今回、企画展では館としていくつかの新たな取り組みをしている。
まず、展示場所として普段は使う地下二階の展示室は一切使用しなかった。その代わり、二階を全て展示室、つまり写真館にした。南北の通路は“幕末通り”、北隅の展示室は“龍馬スタジオ”の暗室に作り上げた。
幕末15年の幕開けはペリーの浦賀来航である。眠りを覚まされた日本は蜂の巣をつついた騒ぎとなった。歴史が動き出すのである。桜田門外の変、生麦事件…カメラマンの龍馬に休む間なし。

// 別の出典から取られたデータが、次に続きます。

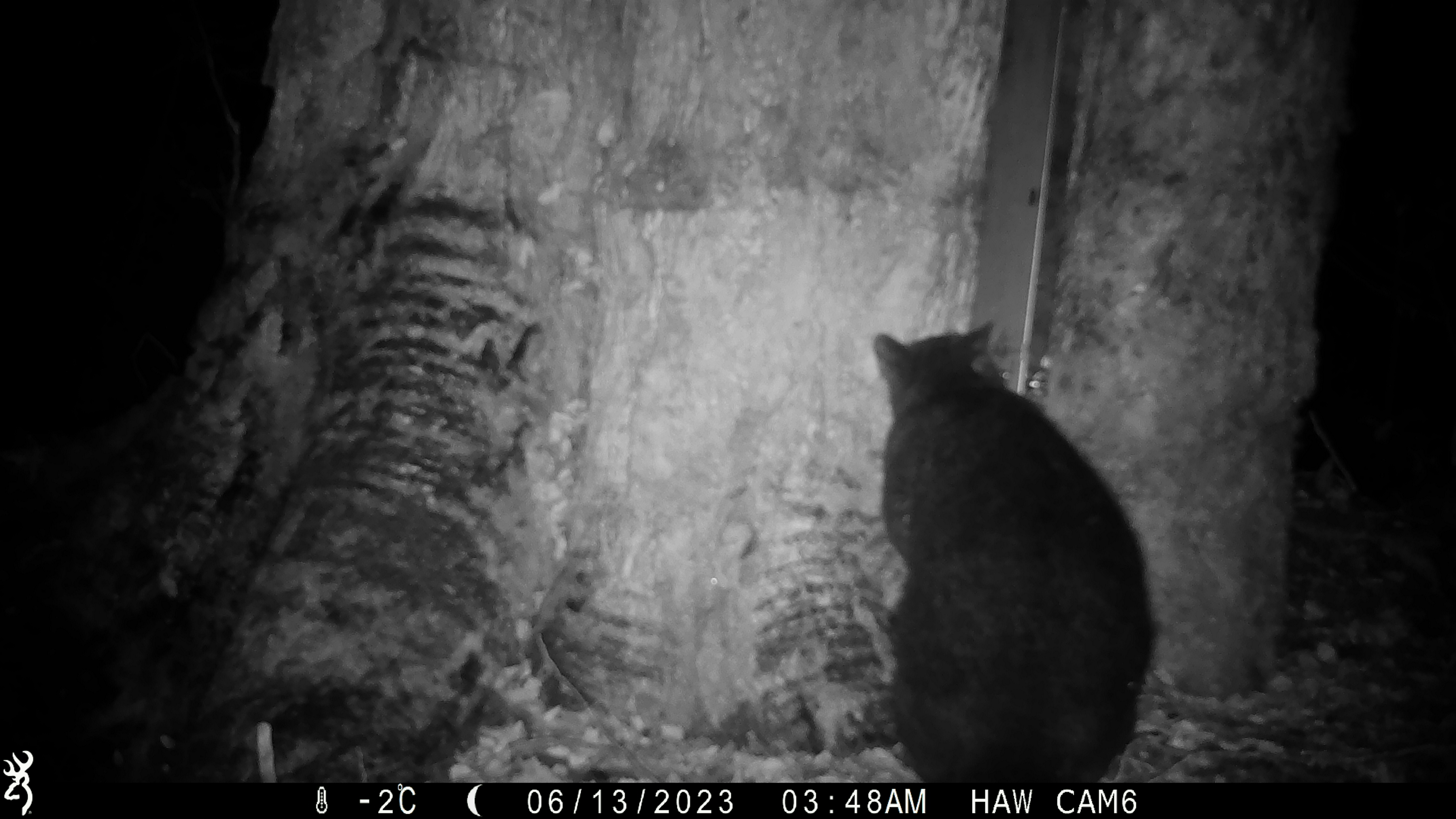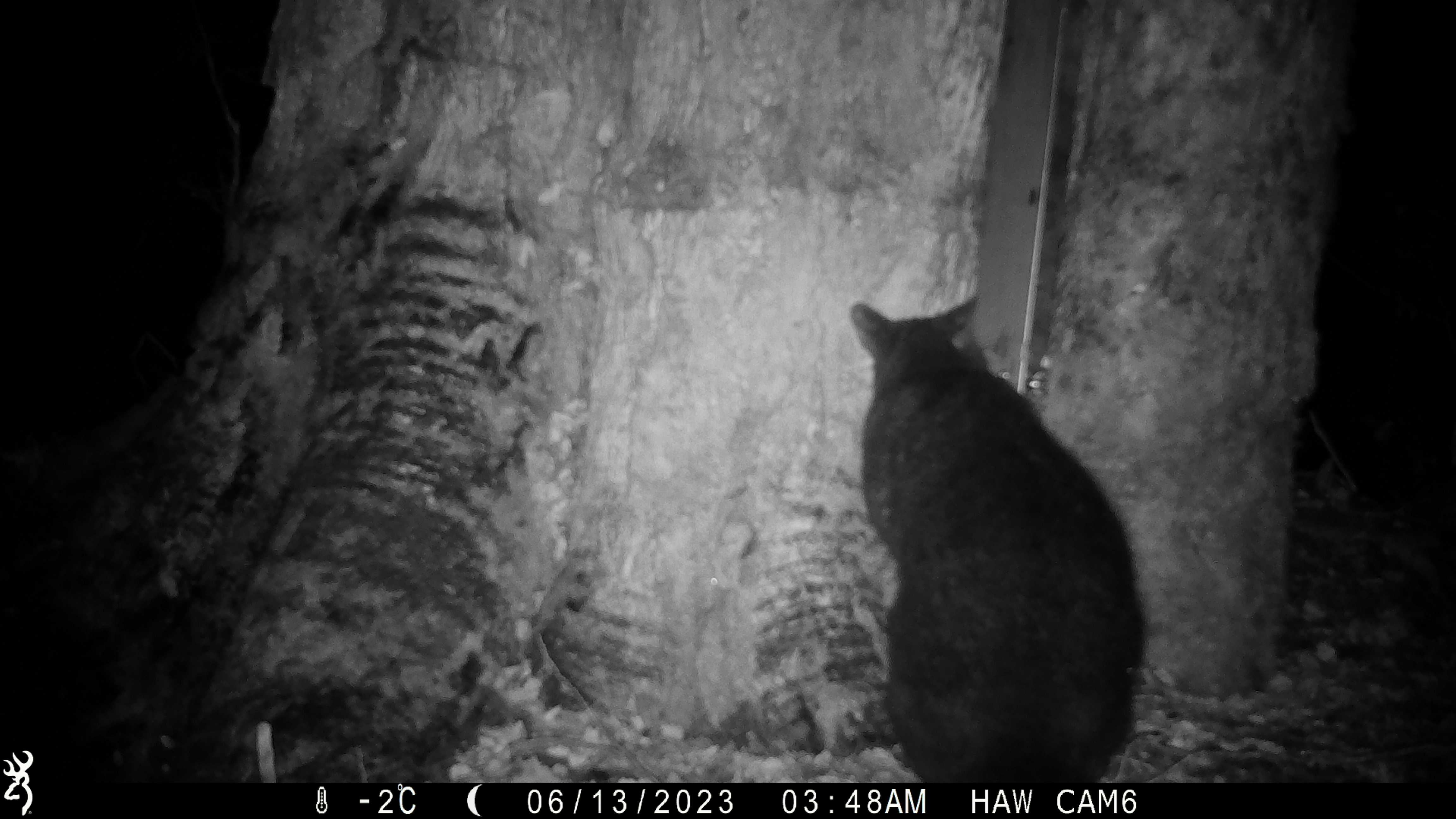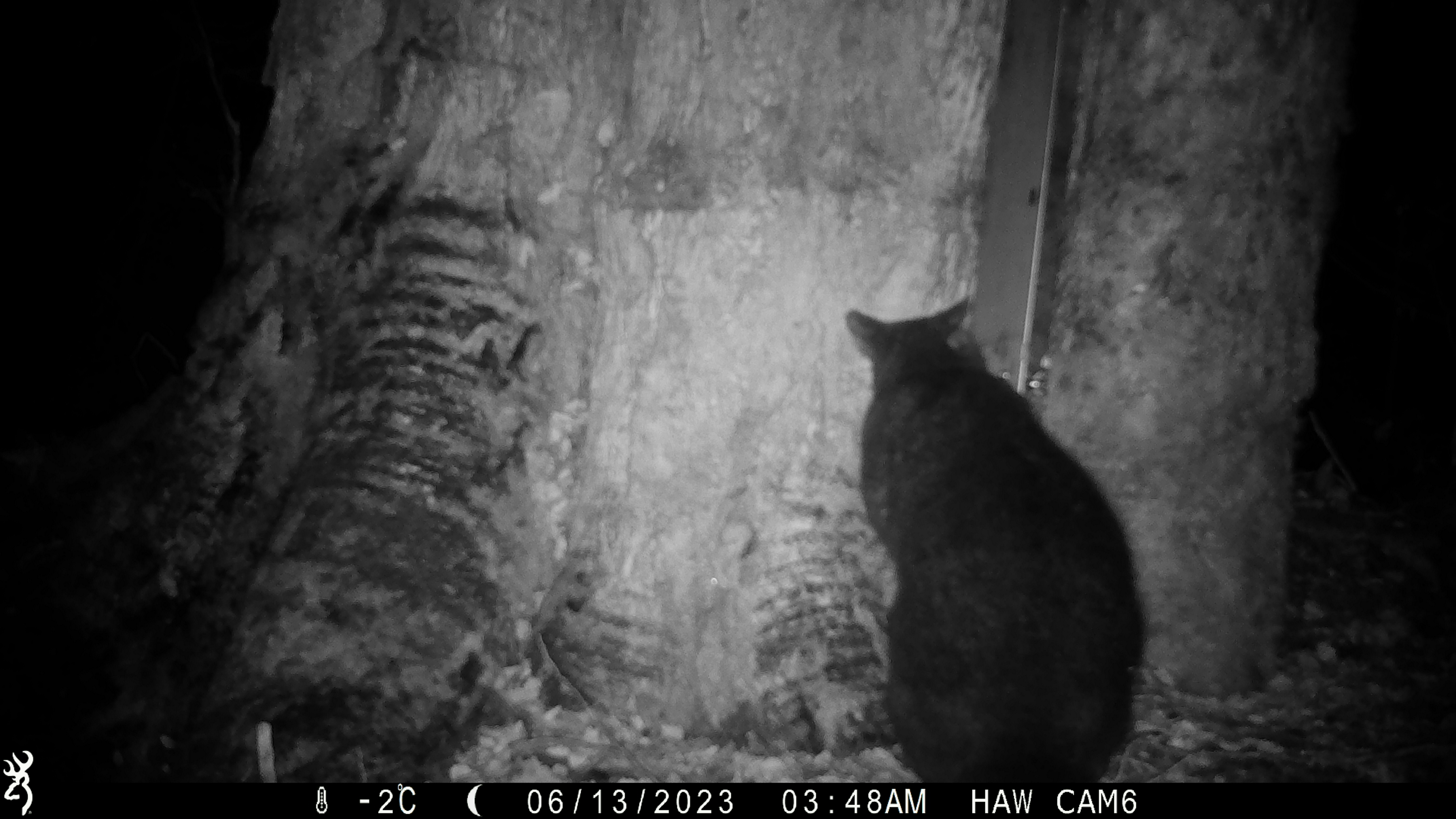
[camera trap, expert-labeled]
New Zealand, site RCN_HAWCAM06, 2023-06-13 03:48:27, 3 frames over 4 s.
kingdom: Animalia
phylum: Chordata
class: Mammalia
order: Diprotodontia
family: Phalangeridae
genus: Trichosurus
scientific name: Trichosurus vulpecula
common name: common brushtail possum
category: possum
Possum (common brushtail possum) (Trichosurus vulpecula).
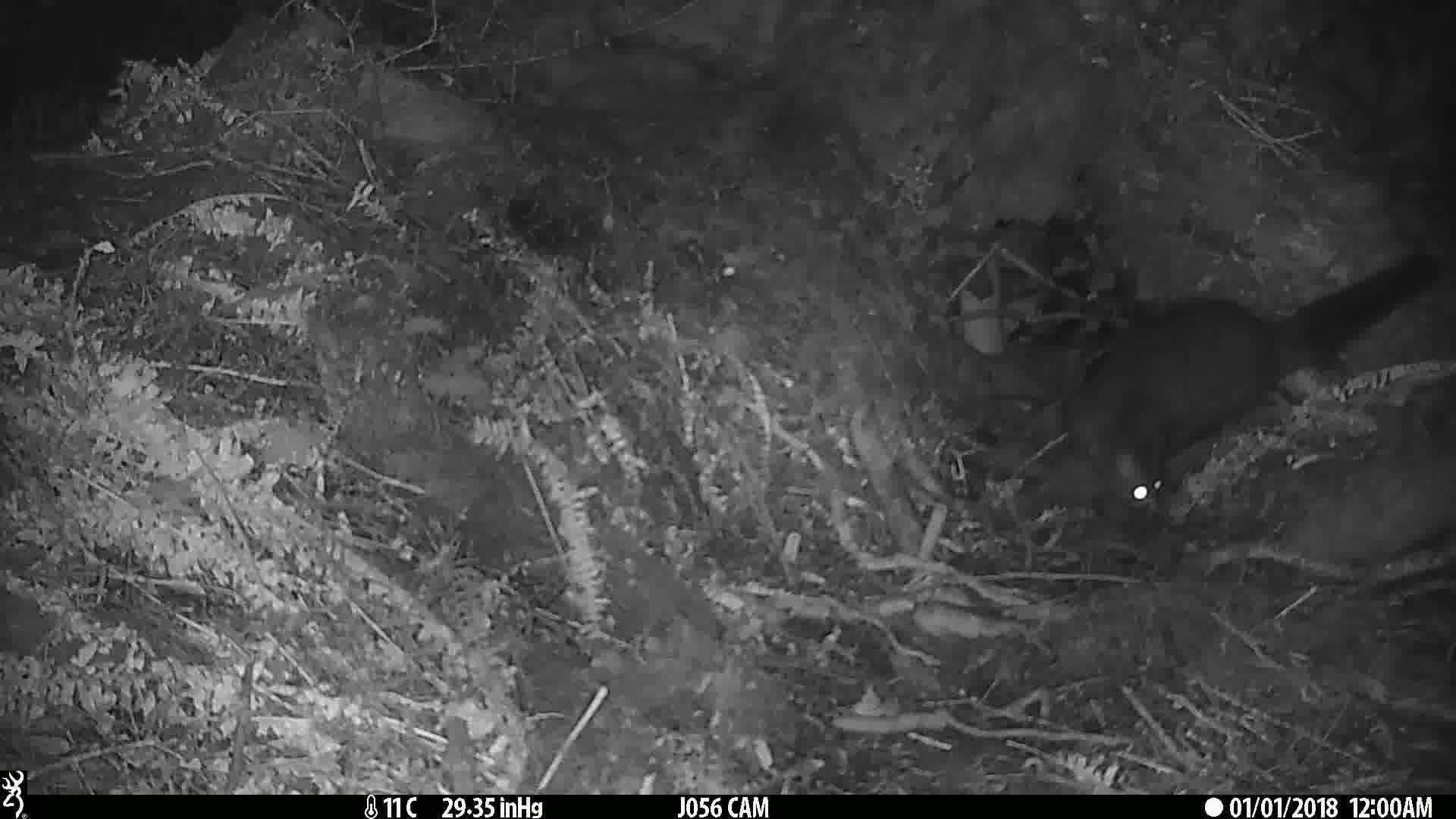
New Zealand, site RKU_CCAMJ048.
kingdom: Animalia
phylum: Chordata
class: Mammalia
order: Diprotodontia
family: Phalangeridae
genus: Trichosurus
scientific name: Trichosurus vulpecula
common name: common brushtail possum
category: possum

古写真は140枚になった。借り先は、全国に散らばる資料館や博物館、もちろん個人所蔵のものもある。何回か連絡のやり取りをして希望通りの枚数をそろえることが出来た。さて、次は借りた古写真をデーター化して、和紙に大きく引き伸ばし、パネル化する。この作業がなかなかであった。等身大に引き伸ばしていくため何枚かの和紙を繋ぎ合わせていかねばならない。継ぎ目がずれたりしてはお話にならぬ。それが和紙は柔軟性があって、微妙なずれは紙を延ばすことによって対応できた。何よりの長所は、焼付けた写真がどの角度から見ても反射しないことである。和紙独特の柔らかさが写真の雰囲気を高めている。ちょっと触れると分かるが、手触りもいい。
パネルに和紙を貼る作業で、大方の志士に触れた。最後のほうは心意気にまで触れた。

久々雨の土曜日。カルチャーサポーターの皆さんが早くも門松を作ってくれた。しとしと雨は降り続く。「いつもより立派に出来た。年々上手になる」リーダーの I さんが顔の雨滴をぬぐいながら満足げである。頬高潮させて、幕末の志士たちとの対面を楽しんだ入館者の皆さんが、門松と龍馬像を背景に「パチリ」。龍馬記念館にはやお正月が来た。